→ EXTRACT
□ □ □

I'm writing a server-side module for a Scala based project, and I need to find the fastest way to perform a weighted random number generation between some Int
weights. The method should be as fastest as possible since it will be called very often.
Now, this is what I came up with:
import scala.util.Random
trait CumulativeDensity {
/** Returns the index result of a binary search to find @n in the discrete
* @cdf array.
*/
def search(n: Int, cdf: Array[Int]): Int = {
val i: Int = cdf.indexWhere(_ != 0)
if (i<0 | n<=cdf(i))
i
else
search(n-cdf(i), {cdf.update(i,0); cdf})
}
/** Returns the cumulative density function (CDF) of @list (in simple terms,
* the cumulative sums of the weights).
*/
def cdf(list: Array[Int]) = list.map{
var s = 0;
d => {s += d; s}
}
}
And I define the main method with this piece of code:
def rndWeighted(list: Array[Int]): Int =
search(Random.nextInt(list.sum + 1), cdf(list))
However, it still isn't fast enough. Is there any kind of black magic that makes unnecessary to iterate over the list since its start (libraries, built-ins, heuristics)?
EDIT: this is the final version of the code (much faster now):
def search(n: Int, cdf: Array[Int]): Int = {
if (n > cdf.head)
1 + search(n-cdf.head, cdf.tail)
else
0
}

□ □ □

→ MATERIAL
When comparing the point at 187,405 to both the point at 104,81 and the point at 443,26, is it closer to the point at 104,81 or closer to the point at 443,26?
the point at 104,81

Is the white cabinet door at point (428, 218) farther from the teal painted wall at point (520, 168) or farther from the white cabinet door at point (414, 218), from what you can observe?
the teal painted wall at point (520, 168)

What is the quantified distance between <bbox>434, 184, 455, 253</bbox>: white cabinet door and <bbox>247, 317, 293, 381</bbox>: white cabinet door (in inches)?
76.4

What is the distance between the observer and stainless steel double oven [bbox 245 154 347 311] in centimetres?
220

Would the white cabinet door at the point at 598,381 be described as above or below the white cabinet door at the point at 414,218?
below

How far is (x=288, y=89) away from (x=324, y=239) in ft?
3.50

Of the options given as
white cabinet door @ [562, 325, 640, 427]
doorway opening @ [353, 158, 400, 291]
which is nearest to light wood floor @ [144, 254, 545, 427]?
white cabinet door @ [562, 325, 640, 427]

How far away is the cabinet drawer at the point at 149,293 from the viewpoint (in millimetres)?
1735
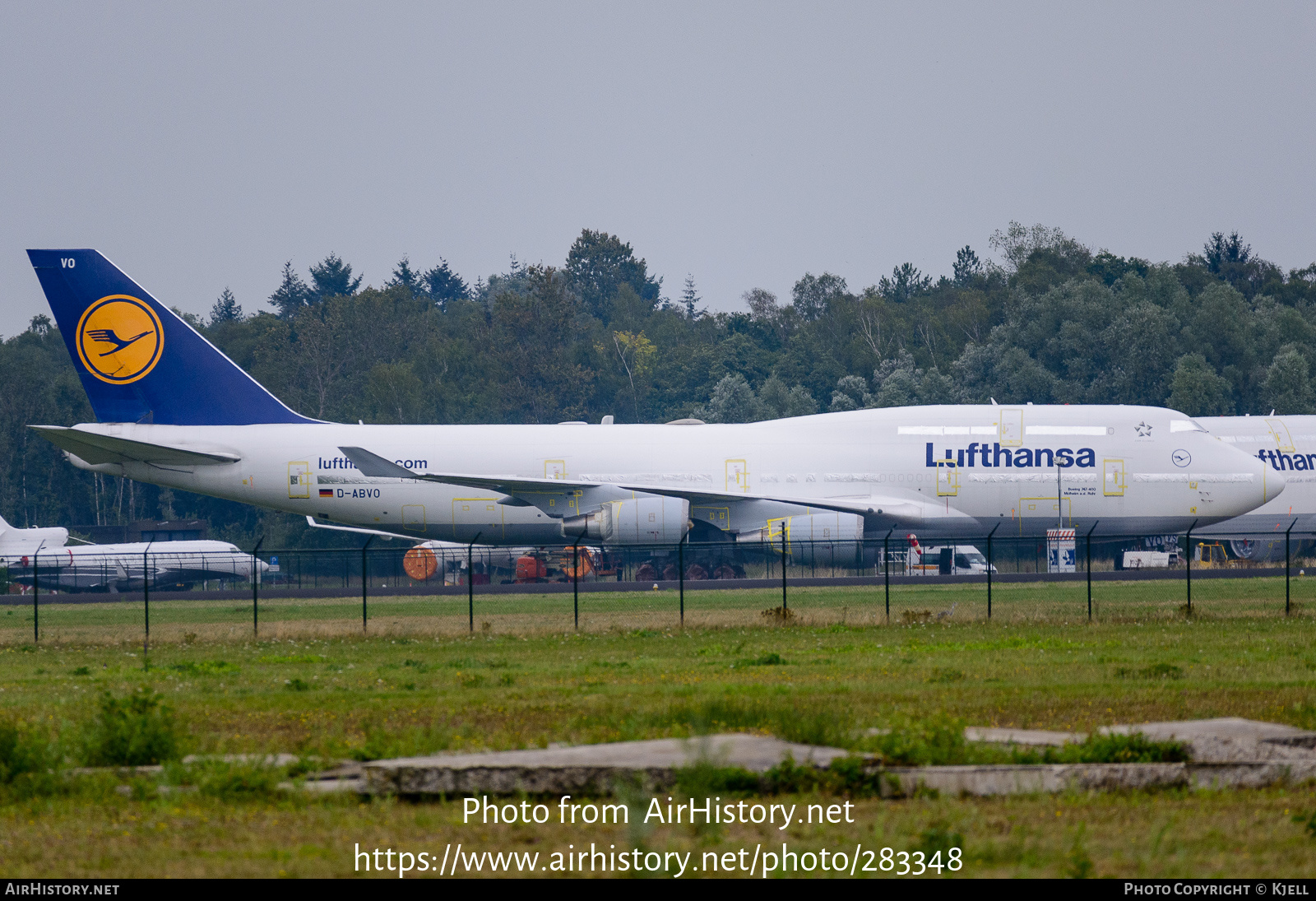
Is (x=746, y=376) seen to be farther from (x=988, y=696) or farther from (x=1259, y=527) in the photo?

□ □ □

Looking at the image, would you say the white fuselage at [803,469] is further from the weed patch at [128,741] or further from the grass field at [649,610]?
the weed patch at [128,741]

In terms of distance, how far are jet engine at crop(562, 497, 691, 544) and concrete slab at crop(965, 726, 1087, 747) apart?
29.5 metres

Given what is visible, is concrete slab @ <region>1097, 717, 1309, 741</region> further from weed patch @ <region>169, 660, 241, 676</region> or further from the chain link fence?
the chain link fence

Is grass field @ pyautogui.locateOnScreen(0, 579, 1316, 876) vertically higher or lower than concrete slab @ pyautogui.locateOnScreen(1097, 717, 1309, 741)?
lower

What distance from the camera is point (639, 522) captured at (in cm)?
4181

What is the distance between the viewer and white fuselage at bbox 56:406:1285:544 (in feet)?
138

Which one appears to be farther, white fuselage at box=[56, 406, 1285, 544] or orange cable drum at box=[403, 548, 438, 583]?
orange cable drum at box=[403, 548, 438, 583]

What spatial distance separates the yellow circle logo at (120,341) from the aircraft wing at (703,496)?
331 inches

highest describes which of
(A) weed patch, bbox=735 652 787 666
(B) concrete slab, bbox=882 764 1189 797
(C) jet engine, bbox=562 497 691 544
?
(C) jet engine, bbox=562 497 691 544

□ □ □

→ DIRECTIONS
a) Answer these questions about the Scala post:
(i) What does the code import before defining the trait?
(ii) In simple terms, what does the cdf method return?
(iii) In the final version of search, what is returned when n is not greater than cdf.head?
b) Copy the Scala post from "I'm writing a" to "(i<0 | n<=cdf(i))", substituting "linear search" for "binary search".

→ OUTPUTS FOR THE TASKS
a)
(i) scala.util.Random
(ii) The cumulative sums of the weights
(iii) 0

b)
I'm writing a server-side module for a Scala based project, and I need to find the fastest way to perform a weighted random number generation between some Int
weights. The method should be as fastest as possible since it will be called very often.
Now, this is what I came up with:
import scala.util.Random
trait CumulativeDensity {
/** Returns the index result of a linear search to find @n in the discrete
* @cdf array.
*/
def search(n: Int, cdf: Array[Int]): Int = {
val i: Int = cdf.indexWhere(_ != 0)
if (i<0 | n<=cdf(i))